TRAVAIL À FAIRE
1. Relevez tous les noms de lieux (villes, localités ou pays) cités dans le texte sur les étudiants disparus d'Ayotzinapa.
2. Reprenez le texte sur les étudiants disparus d'Ayotzinapa à l'endroit où il s'arrête et poursuivez sa rédaction.

Manifestation des proches des 43 étudiants mexicains disparus, le 21 octobre 2014 à Tixtla (AFP / Eduardo Guerrero)

Une histoire d'activisme, de drogue et de mort

AYOTZINAPA (Mexique), 30 octobre 2014 – Assis sur une chaise en métal, Oscar est anxieux. La pointe de son pied droit bouge sans arrêt et communique un tremblement continu à tout le reste de son corps. Son regard est vide. A côté de lui, un sac à dos contient quelques habits de rechange qu’il a apportés pour tenir pendant sa longue attente.

Oscar est le frère cadet d’Abel Garcia Hernandez, un des 43 élèves de l’école normale Raul Isidro Burgos d’Ayotzinapa, âgés de 17 à 21 ans pour la plupart, et portés disparus depuis le 26 septembre. Leurs bus ont été attaqués par des policiers municipaux d’Iguala, une ville située à 130 kilomètres de leur école, où les étudiants-enseignants s’étaient rendus pour faire la quête dans la rue afin de financer des activités politiques.

Oscar a 17 ans. Deux de moins qu’Abel. « C’est le seul de mes trois frères que je connais vraiment, les deux autres vivent aux Etats-Unis », me dit-il avec un sourire triste. « Abel voulait devenir maître d’école bilingue espagnol et mixtèque », explique le jeune homme.

Des proches des 43 étudiants prient devant un autel dans l'école d'Ayotzinapa, le 6 octobre 2014 (AFP / Yuri Cortez)

EXTRAIT DE DONNÉES
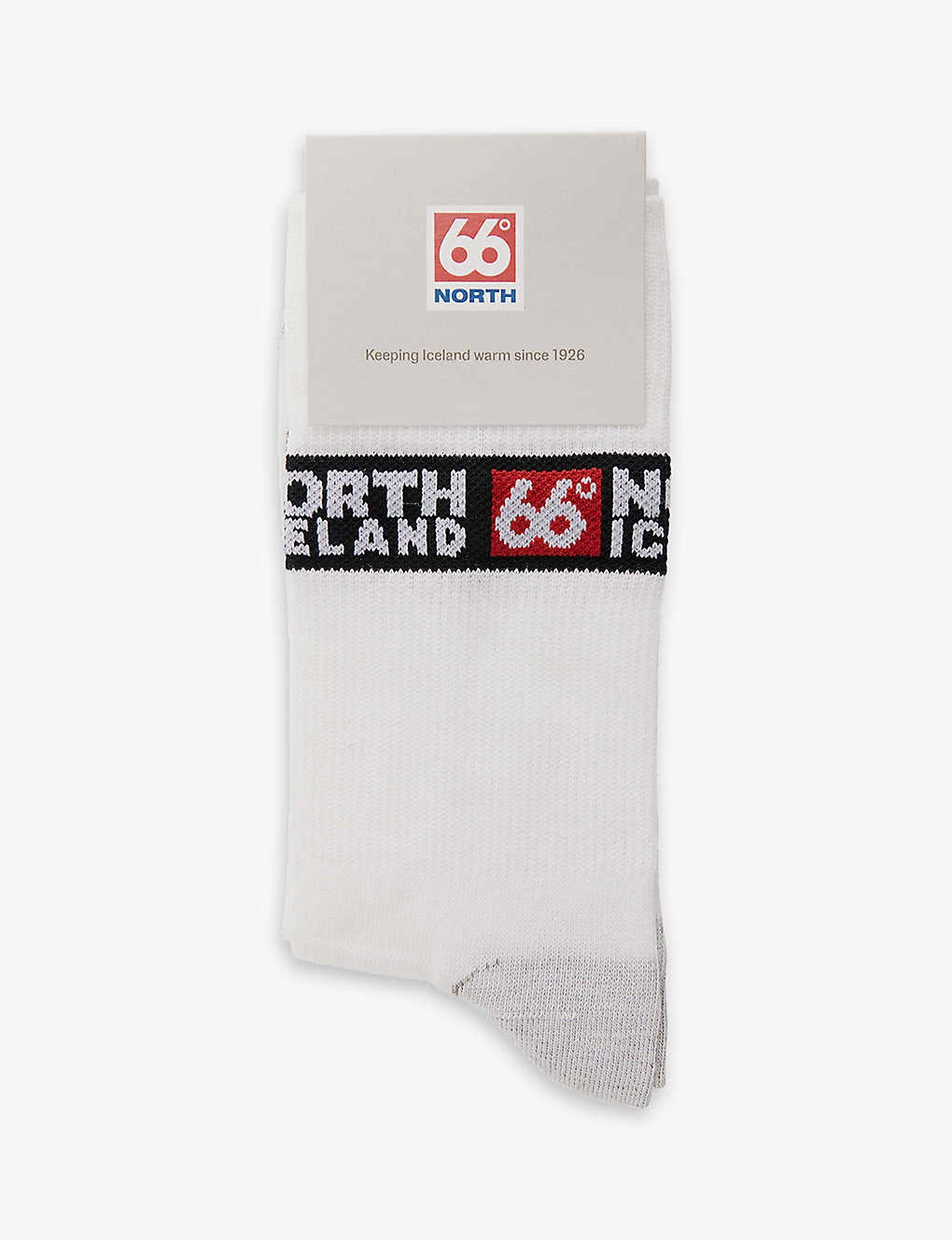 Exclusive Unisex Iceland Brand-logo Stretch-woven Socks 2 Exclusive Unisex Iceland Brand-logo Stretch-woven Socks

RÉPONSES ATTENDUES
1. Tixtla, Ayotzinapa, Mexique, Iguala, Etats-Unis

2.
La famille Garcia Hernandez est originaire de Tecoanapa, une ville de la côte Pacifique où vivent de nombreux indigènes mixtèques, une des 56 ethnies recensées au Mexique. Oscar, son père et son beau-frère attendent les nouvelles dans la cour centrale de l’école, qui s’est transformée ces dernières semaines en point de ralliement permanent où les proches des disparus dorment, mangent et se consolent les uns les autres. « Ma maman n’est pas venue, elle est Mixtèque, elle ne comprend rien » à l’espagnol, dit Oscar.

« Ayotzinapa, berceau de la conscience sociale »

Au milieu de la cour, les familles ont dressé un autel décoré de cierges et de fleurs oranges et blanches devant lequel ils prient tous les jours.

Entourée des montagnes recouvertes de jungle de la Sierra Madre del Sur, l’école normale ne cache pas sa filiation politique. « Ayotzinapa, berceau de la conscience sociale », proclame un écriteau sur la porte. Les murs de l’établissement sont décorés de fresques à la gloire de la lutte paysanne, peintes par les étudiants dans le style idéologiquement très marqué du courant muraliste mexicain. C’est sous le regard de Marx, d’Engels, de Mao et d’Ernesto « Che » Guevara que la petite communauté attend avec angoisse de connaître le sort des 43 étudiants.

Dans l'école normale d'Ayotzinapa, le 5 octobre 2014 (AFP / Yuri Cortez)

Le jour de leur disparition, les jeunes gens étaient partis lever de l’argent dans les rues d’Iguala. Ils comptaient financer ainsi leur voyage à Mexico, située à 300 km de là, pour participer le 2 octobre à la traditionnelle marche de commémoration du massacre de Tlatelolco en 1968 (à dix jours de l’ouverture des jeux Olympiques dans la ville, l’armée mexicaine avait ouvert le feu sur des étudiants protestataires sur la place des Trois Cultures de Tlatelolco à Mexico, faisant environ 300 morts).

Selon la version officielle, les policiers municipaux ont attaqué les étudiants parce qu’ils s’étaient emparés d’autobus appartenant à la municipalité pour rentrer dans leur école après leur collecte. La fusillade avait fait six morts.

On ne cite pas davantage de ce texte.